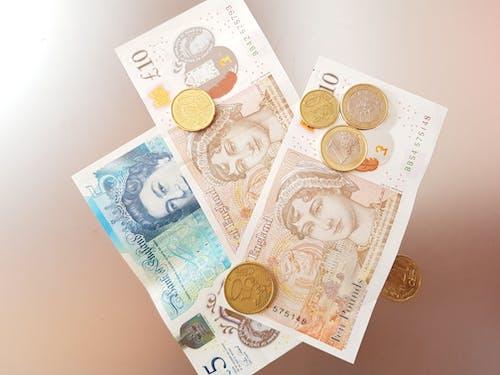 Gratis stockfoto met bankbiljetten, bonzen, geld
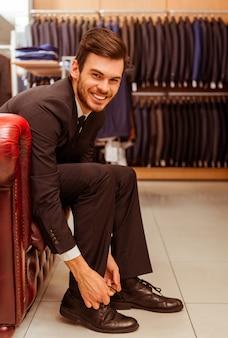 Empresário sorrindo e experimentando sapatos clássicos.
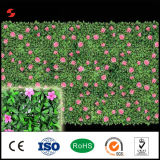 El nuevo verde del diseño barato deja la cerca artificial del seto con las flores al aire libre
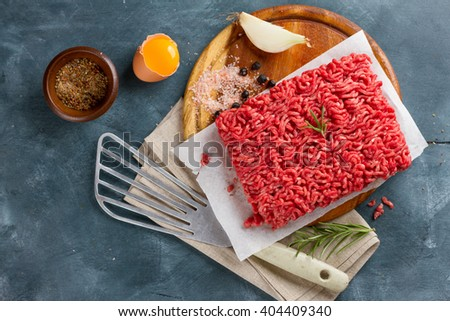 Minced meat on cutting board with spices, spatula and egg, selective focus - stock photo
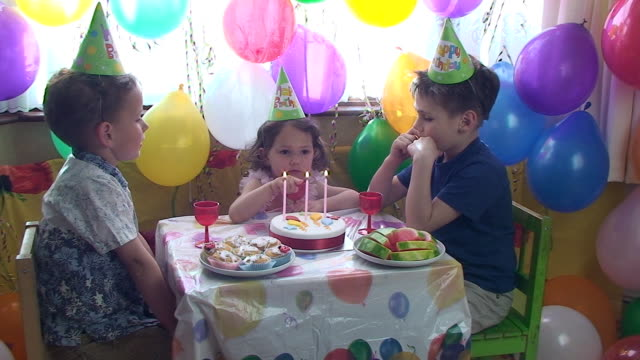 Children counting candles on the birthday cake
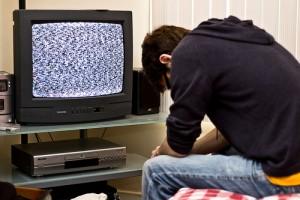 映らないテレビにうなだれる男性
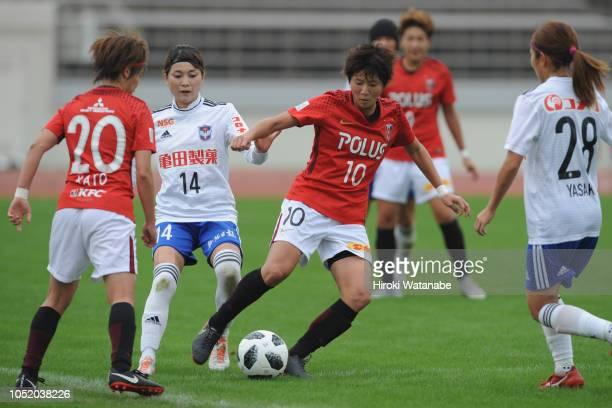 Yuria Obara of Albirex Niigata Ladies and Chinatsu Kira of Urawa Red Diamonds Ladies compete for the ball during the Nadeshiko League match between...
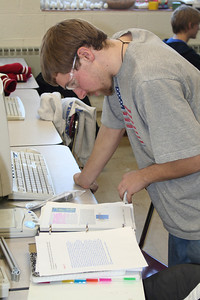 Chris working on the safety binder like a good safety captain. Thanks to this guy, we won the Championship award and raised the bar for all of FIRST!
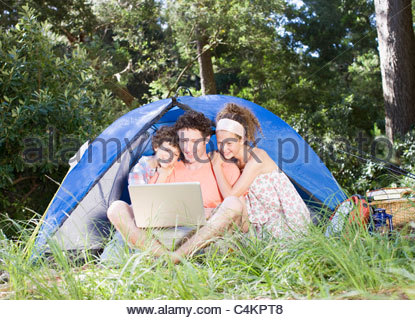 Father and kids using laptop outside tent - Stock Photo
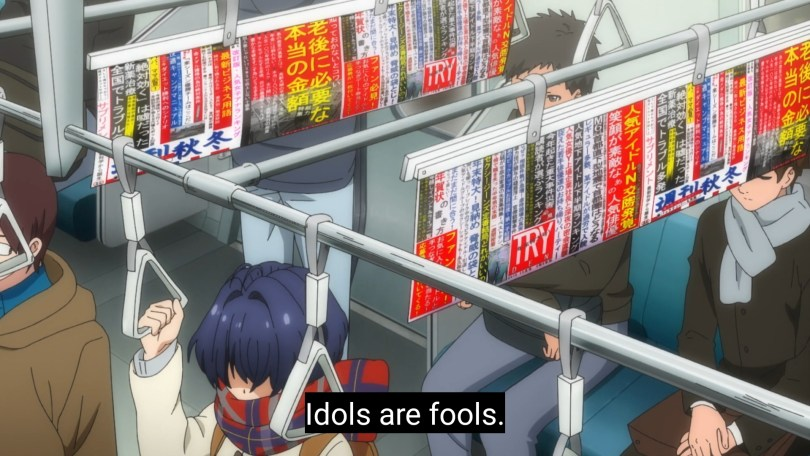 A girl stands in a crowded train. Subtitle: Idols are fools.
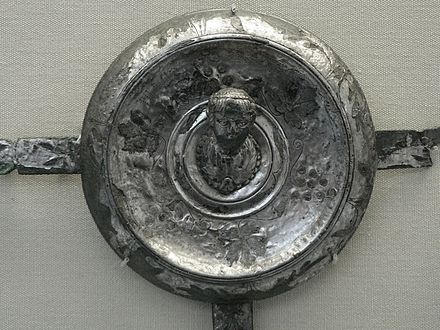 "One of the Xanten Horse-Phalerae located in the British Museum, measuring 10.5 cm (4.1 in). It bears an inscription formed from punched dots: PLINIO PRAEF EQ; i.e. Plinio praefecto equitum, ""Pliny prefect of cavalry"". It was perhaps issued to every man in Pliny's unit. The figure is the bust of the emperor. Plinio praefecto.jpg"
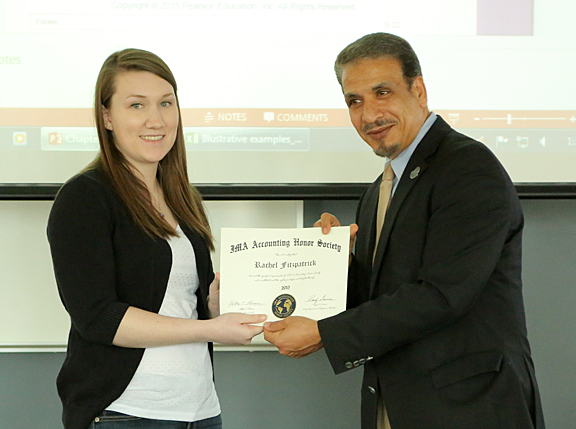 Dr. Hassan HassabElnaby, professor and chair of the Accounting Department, presented an honor society certificate to Rachel Fitzpatrick.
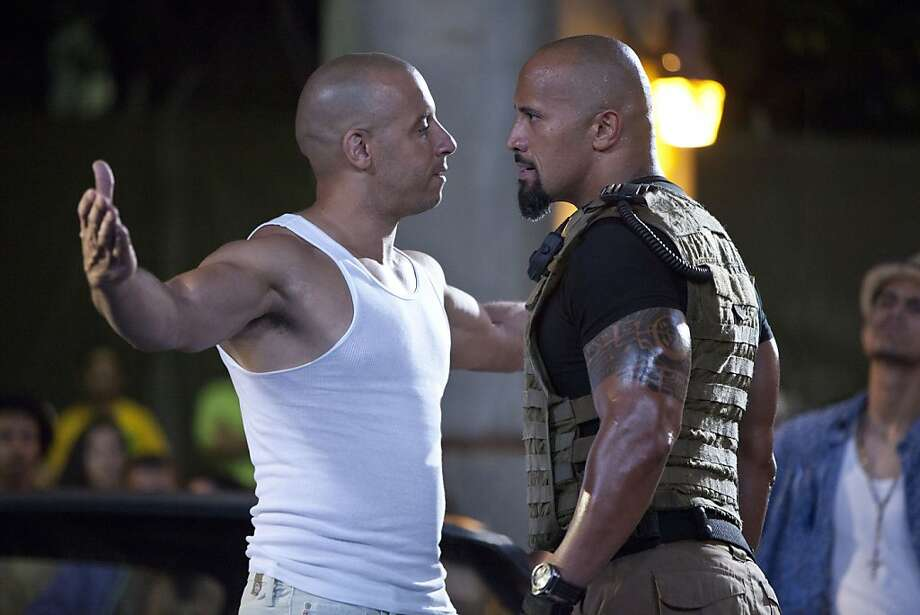 """In this film publicity image released by Universal Pictures, Vin Diesel, left, and Dwayne Johnson are shown in a scene from """"Fast Five."""" Photo: Jaimie Trueblood, AP"""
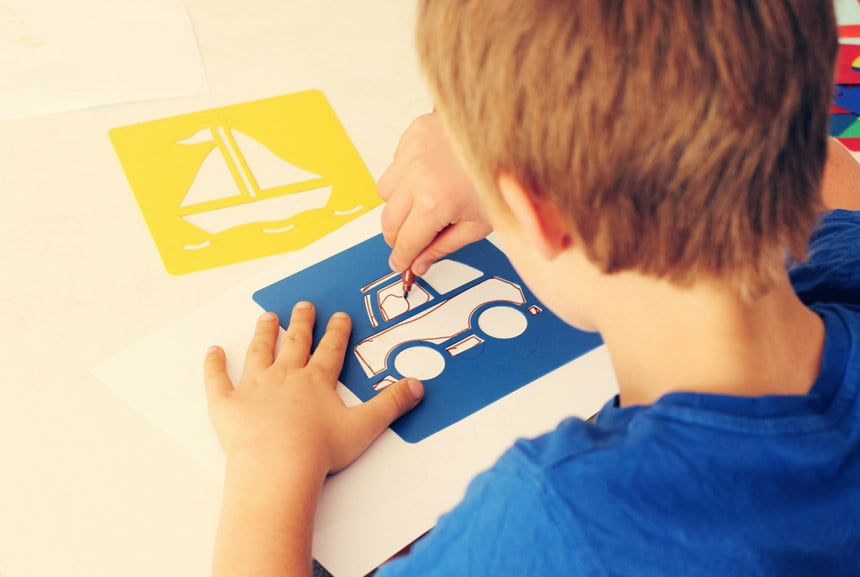Picture of child tracing a car using a stencil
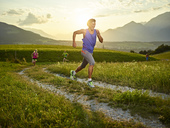 Athletes running on field path at sunset - CVF00331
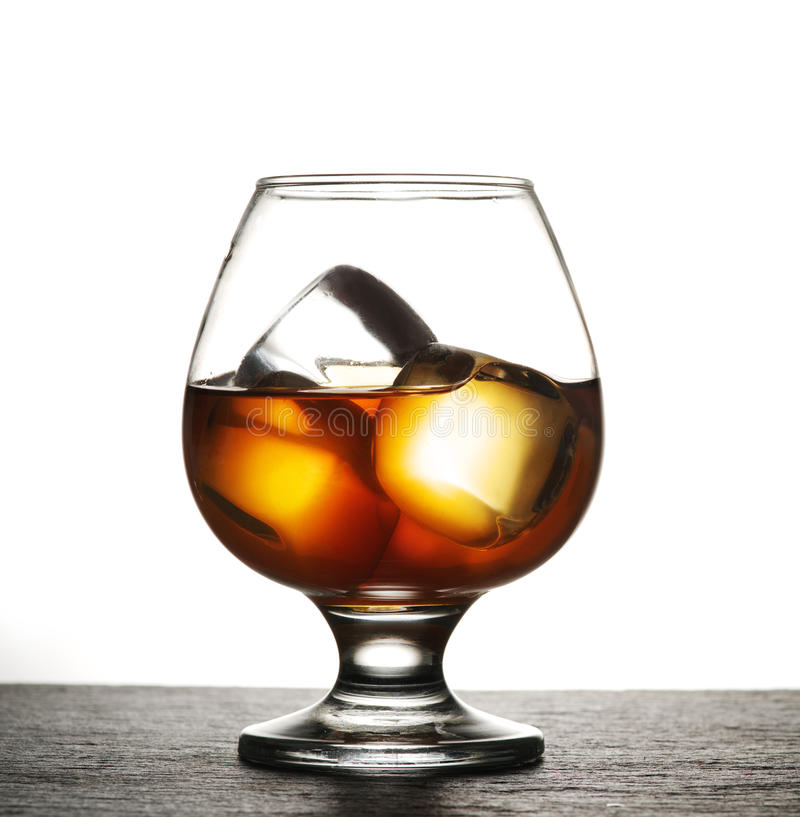 Glass of whiskey with ice. stock photography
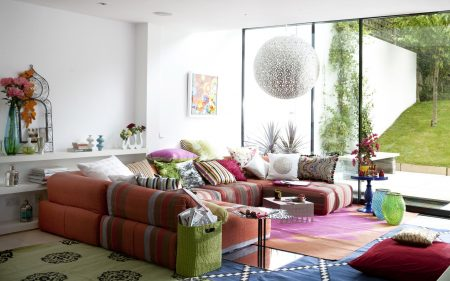 White living room glass wall floor to ceiling windows low Bedouin style dark red sofa assorted eclectic cushions rugs and floor cushions sphere ceiling lamp shade L etc 08/2009 pub orig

**Problem statement:** Output exactly the lines from the one that has "Athletes running on" through the end of the data. Do not include pictures.

**Answer section:**
 Athletes running on field path at sunset - CVF00331
 Glass of whiskey with ice. stock photography
 White living room glass wall floor to ceiling windows low Bedouin style dark red sofa assorted eclectic cushions rugs and floor cushions sphere ceiling lamp shade L etc 08/2009 pub orig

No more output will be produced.